• _Objective_: Output everything from the first of the lines below down to the line containing "4. (185,93)", both included, as a JSON list of strings with one string per line, omitting blank lines.

• _The data_:
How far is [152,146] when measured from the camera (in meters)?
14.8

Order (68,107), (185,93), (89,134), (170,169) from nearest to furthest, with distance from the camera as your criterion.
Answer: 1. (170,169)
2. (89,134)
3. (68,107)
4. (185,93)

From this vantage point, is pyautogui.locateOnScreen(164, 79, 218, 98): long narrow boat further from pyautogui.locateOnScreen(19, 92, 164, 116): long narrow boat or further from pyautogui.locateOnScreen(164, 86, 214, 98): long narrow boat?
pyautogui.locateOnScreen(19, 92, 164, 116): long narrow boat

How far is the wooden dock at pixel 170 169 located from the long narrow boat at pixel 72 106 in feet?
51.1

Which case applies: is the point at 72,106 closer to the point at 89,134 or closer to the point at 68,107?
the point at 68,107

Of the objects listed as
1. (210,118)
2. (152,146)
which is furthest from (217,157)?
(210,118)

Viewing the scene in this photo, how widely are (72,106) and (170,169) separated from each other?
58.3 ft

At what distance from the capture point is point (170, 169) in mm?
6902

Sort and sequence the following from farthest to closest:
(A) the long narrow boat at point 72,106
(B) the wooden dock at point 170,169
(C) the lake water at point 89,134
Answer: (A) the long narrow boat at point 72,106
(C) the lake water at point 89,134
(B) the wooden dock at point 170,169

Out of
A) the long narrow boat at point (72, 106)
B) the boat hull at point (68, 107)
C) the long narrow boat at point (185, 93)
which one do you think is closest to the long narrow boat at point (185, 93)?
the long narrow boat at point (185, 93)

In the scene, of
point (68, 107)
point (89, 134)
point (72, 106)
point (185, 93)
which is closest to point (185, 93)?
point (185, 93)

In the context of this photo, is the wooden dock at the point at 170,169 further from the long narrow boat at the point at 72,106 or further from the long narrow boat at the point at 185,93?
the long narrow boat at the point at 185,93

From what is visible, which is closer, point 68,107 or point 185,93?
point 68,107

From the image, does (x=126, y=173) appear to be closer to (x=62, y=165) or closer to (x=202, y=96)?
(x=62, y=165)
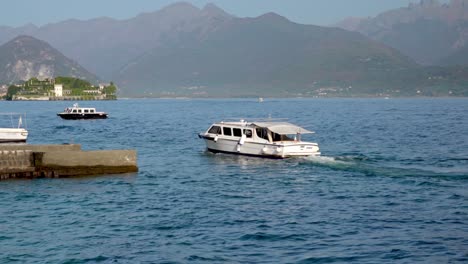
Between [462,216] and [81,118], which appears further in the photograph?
[81,118]

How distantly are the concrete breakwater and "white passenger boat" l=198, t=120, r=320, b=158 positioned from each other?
13.6 m

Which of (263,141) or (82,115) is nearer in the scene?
(263,141)

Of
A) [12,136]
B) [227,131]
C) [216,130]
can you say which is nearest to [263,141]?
[227,131]

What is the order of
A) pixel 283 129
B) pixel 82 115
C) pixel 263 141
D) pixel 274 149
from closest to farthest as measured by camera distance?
pixel 274 149 → pixel 283 129 → pixel 263 141 → pixel 82 115

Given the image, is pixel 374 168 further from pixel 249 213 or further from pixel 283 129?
pixel 249 213

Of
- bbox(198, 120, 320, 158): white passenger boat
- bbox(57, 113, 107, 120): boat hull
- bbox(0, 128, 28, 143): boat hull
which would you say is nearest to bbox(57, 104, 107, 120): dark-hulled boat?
bbox(57, 113, 107, 120): boat hull

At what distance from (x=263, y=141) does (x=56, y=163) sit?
18546 millimetres

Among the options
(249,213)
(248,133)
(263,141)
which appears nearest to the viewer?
(249,213)

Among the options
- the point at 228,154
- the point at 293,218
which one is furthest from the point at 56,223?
the point at 228,154

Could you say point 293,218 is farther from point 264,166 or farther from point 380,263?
point 264,166

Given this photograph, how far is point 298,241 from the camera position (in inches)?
1156

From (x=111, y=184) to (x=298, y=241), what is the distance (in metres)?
18.8

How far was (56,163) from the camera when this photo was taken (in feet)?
155

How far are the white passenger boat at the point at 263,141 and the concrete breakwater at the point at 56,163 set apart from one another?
1365cm
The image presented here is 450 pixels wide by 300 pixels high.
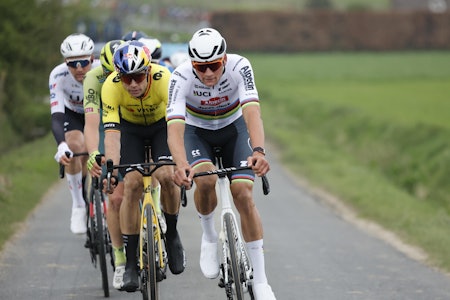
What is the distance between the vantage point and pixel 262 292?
7.97m

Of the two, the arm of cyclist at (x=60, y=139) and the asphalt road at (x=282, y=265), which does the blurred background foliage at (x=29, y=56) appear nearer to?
the asphalt road at (x=282, y=265)

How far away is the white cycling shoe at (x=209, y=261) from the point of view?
8.61m

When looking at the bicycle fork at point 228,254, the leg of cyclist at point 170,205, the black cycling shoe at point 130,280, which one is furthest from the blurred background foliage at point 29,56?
the bicycle fork at point 228,254

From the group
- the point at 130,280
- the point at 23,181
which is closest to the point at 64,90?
the point at 130,280

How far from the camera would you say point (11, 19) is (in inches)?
974

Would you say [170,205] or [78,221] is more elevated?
[78,221]

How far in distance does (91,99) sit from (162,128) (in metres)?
0.71

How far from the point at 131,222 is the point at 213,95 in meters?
1.30

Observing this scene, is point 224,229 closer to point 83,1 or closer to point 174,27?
point 83,1

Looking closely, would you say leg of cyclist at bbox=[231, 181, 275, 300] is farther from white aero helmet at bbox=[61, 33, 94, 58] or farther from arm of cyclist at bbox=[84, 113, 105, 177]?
white aero helmet at bbox=[61, 33, 94, 58]

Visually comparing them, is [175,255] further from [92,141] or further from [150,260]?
[92,141]

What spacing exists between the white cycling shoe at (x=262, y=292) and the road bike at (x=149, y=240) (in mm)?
746

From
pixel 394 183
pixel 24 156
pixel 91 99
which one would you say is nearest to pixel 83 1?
pixel 24 156

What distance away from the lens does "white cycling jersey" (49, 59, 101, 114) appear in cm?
1083
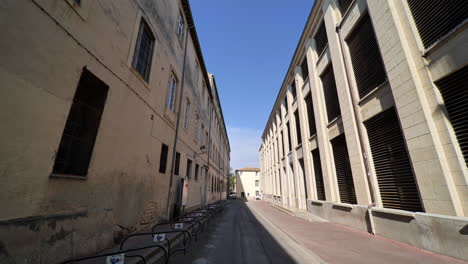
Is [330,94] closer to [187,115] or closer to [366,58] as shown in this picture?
[366,58]

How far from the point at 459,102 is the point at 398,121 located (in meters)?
1.68

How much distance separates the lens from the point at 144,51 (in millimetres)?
6746

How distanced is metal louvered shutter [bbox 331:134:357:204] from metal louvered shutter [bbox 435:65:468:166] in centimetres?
446

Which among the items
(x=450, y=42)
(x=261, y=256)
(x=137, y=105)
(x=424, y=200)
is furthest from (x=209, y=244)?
A: (x=450, y=42)

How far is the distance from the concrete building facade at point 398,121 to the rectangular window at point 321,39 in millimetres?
860

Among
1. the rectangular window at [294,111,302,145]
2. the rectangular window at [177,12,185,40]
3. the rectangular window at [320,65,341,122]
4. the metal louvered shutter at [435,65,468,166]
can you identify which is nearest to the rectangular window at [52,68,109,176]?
the rectangular window at [177,12,185,40]

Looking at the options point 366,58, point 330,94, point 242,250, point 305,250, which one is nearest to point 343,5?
point 366,58

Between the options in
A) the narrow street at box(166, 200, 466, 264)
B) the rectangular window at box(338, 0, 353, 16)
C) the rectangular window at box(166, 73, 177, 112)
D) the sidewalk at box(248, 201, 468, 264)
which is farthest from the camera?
the rectangular window at box(338, 0, 353, 16)

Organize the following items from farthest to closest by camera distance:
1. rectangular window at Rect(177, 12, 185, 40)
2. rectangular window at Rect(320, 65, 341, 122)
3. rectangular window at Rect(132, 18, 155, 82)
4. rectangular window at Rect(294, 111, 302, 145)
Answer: rectangular window at Rect(294, 111, 302, 145)
rectangular window at Rect(177, 12, 185, 40)
rectangular window at Rect(320, 65, 341, 122)
rectangular window at Rect(132, 18, 155, 82)

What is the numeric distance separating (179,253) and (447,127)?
25.6ft

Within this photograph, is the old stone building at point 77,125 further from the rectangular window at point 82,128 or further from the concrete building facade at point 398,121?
the concrete building facade at point 398,121

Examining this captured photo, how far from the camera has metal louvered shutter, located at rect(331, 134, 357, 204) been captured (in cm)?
846

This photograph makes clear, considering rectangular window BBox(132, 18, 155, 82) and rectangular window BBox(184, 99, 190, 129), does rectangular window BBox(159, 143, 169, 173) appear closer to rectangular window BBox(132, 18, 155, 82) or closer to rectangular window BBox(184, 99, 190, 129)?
rectangular window BBox(132, 18, 155, 82)

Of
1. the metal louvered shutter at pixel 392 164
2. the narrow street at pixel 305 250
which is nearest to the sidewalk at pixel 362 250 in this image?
the narrow street at pixel 305 250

• _Result of the task_:
[
  "How far is [152,146] when measured from the camera (in meters)?",
  "14.8",
  "Order (68,107), (185,93), (89,134), (170,169) from nearest to furthest, with distance from the camera as your criterion.",
  "Answer: 1. (170,169)",
  "2. (89,134)",
  "3. (68,107)",
  "4. (185,93)"
]